- _Suas instruções_: Coloque as linhas abaixo em uma lista JSON de strings, uma string para cada linha, sem incluir linhas em branco. Deixe as imagens de fora da resposta.

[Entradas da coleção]
╭──

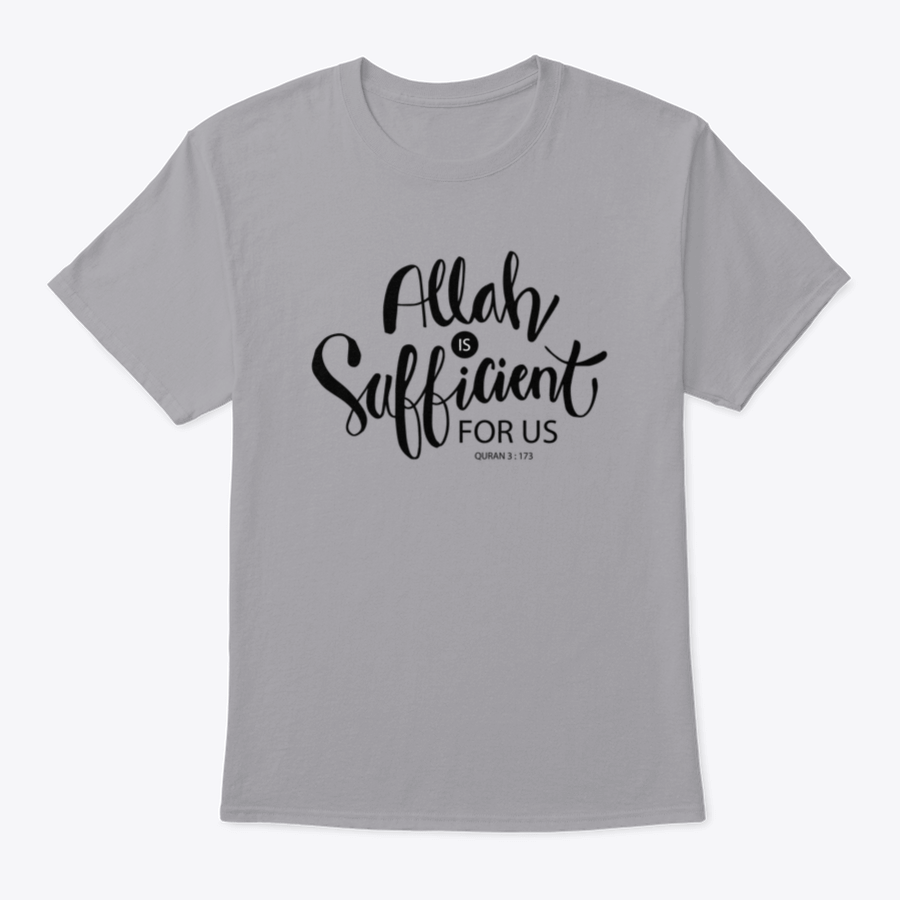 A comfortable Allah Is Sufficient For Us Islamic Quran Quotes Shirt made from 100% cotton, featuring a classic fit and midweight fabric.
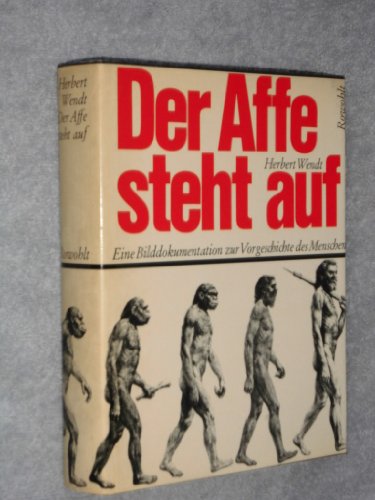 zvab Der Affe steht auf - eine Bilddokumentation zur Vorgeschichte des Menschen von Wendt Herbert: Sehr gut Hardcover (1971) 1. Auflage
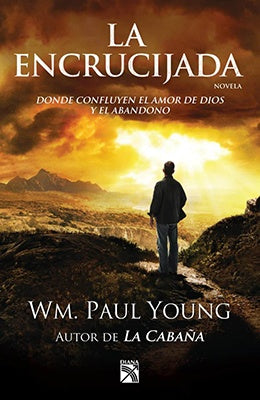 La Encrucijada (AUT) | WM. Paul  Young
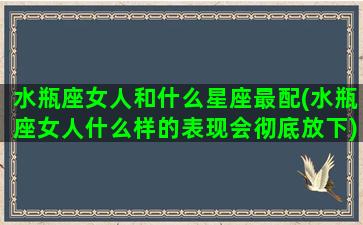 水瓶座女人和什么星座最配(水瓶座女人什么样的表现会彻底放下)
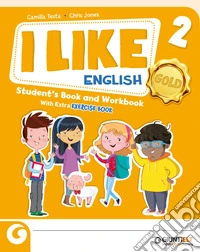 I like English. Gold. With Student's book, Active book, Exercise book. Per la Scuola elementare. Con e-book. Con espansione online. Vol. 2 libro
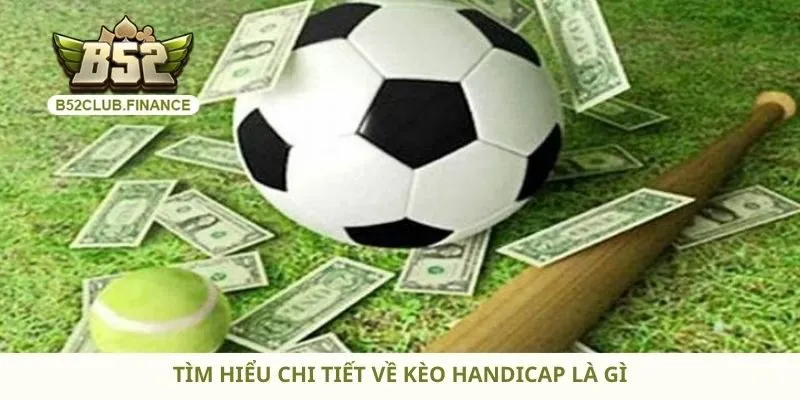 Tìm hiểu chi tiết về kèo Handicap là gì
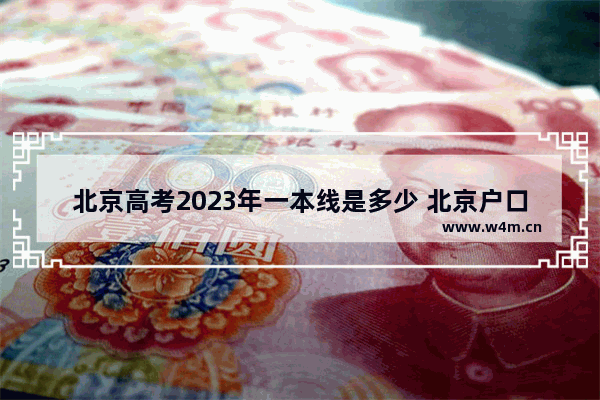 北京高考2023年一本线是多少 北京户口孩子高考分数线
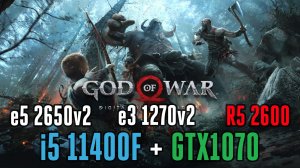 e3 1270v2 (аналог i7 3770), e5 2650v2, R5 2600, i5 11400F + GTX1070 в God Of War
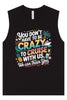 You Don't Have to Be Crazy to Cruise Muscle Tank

╰──

- _Solução do problema_:
[
  " A comfortable Allah Is Sufficient For Us Islamic Quran Quotes Shirt made from 100% cotton, featuring a classic fit and midweight fabric.",
  " zvab Der Affe steht auf - eine Bilddokumentation zur Vorgeschichte des Menschen von Wendt Herbert: Sehr gut Hardcover (1971) 1. Auflage",
  " La Encrucijada (AUT) | WM. Paul  Young",
  " 水瓶座女人和什么星座最配(水瓶座女人什么样的表现会彻底放下)",
  " I like English. Gold. With Student's book, Active book, Exercise book. Per la Scuola elementare. Con e-book. Con espansione online. Vol. 2 libro",
  " Tìm hiểu chi tiết về kèo Handicap là gì",
  " 北京高考2023年一本线是多少 北京户口孩子高考分数线",
  " e3 1270v2 (аналог i7 3770), e5 2650v2, R5 2600, i5 11400F + GTX1070 в God Of War",
  " You Don't Have to Be Crazy to Cruise Muscle Tank"
]